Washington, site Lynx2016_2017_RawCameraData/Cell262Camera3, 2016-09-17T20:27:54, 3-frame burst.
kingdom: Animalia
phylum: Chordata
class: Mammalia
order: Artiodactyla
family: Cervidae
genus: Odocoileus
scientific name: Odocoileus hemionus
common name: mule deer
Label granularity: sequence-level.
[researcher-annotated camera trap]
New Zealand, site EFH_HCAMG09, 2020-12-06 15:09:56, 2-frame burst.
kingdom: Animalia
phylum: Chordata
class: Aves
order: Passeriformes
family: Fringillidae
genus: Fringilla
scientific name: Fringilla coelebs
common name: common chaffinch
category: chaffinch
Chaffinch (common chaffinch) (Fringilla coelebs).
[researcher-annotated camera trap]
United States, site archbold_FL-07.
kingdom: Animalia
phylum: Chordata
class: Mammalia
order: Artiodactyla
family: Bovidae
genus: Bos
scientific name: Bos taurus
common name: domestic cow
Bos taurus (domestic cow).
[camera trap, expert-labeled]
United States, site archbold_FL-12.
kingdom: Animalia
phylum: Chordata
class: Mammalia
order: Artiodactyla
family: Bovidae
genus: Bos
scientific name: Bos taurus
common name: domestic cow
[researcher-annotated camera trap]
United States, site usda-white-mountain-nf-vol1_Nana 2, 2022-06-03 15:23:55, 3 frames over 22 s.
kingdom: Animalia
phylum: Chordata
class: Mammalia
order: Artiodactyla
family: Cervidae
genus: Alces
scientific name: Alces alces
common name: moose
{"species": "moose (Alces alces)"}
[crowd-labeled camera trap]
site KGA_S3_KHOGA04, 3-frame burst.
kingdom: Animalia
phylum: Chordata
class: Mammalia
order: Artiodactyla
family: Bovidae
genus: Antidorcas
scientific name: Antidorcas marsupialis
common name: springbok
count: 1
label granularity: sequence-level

§ Task instructions
Restate all the material above, keeping each word as it is.

§ Response area
Washington, site Lynx2016_2017_RawCameraData/Cell262Camera3, 2016-09-17T20:27:54, 3-frame burst.
kingdom: Animalia
phylum: Chordata
class: Mammalia
order: Artiodactyla
family: Cervidae
genus: Odocoileus
scientific name: Odocoileus hemionus
common name: mule deer
Label granularity: sequence-level.
[researcher-annotated camera trap]
New Zealand, site EFH_HCAMG09, 2020-12-06 15:09:56, 2-frame burst.
kingdom: Animalia
phylum: Chordata
class: Aves
order: Passeriformes
family: Fringillidae
genus: Fringilla
scientific name: Fringilla coelebs
common name: common chaffinch
category: chaffinch
Chaffinch (common chaffinch) (Fringilla coelebs).
[researcher-annotated camera trap]
United States, site archbold_FL-07.
kingdom: Animalia
phylum: Chordata
class: Mammalia
order: Artiodactyla
family: Bovidae
genus: Bos
scientific name: Bos taurus
common name: domestic cow
Bos taurus (domestic cow).
[camera trap, expert-labeled]
United States, site archbold_FL-12.
kingdom: Animalia
phylum: Chordata
class: Mammalia
order: Artiodactyla
family: Bovidae
genus: Bos
scientific name: Bos taurus
common name: domestic cow
[researcher-annotated camera trap]
United States, site usda-white-mountain-nf-vol1_Nana 2, 2022-06-03 15:23:55, 3 frames over 22 s.
kingdom: Animalia
phylum: Chordata
class: Mammalia
order: Artiodactyla
family: Cervidae
genus: Alces
scientific name: Alces alces
common name: moose
{"species": "moose (Alces alces)"}
[crowd-labeled camera trap]
site KGA_S3_KHOGA04, 3-frame burst.
kingdom: Animalia
phylum: Chordata
class: Mammalia
order: Artiodactyla
family: Bovidae
genus: Antidorcas
scientific name: Antidorcas marsupialis
common name: springbok
count: 1
label granularity: sequence-level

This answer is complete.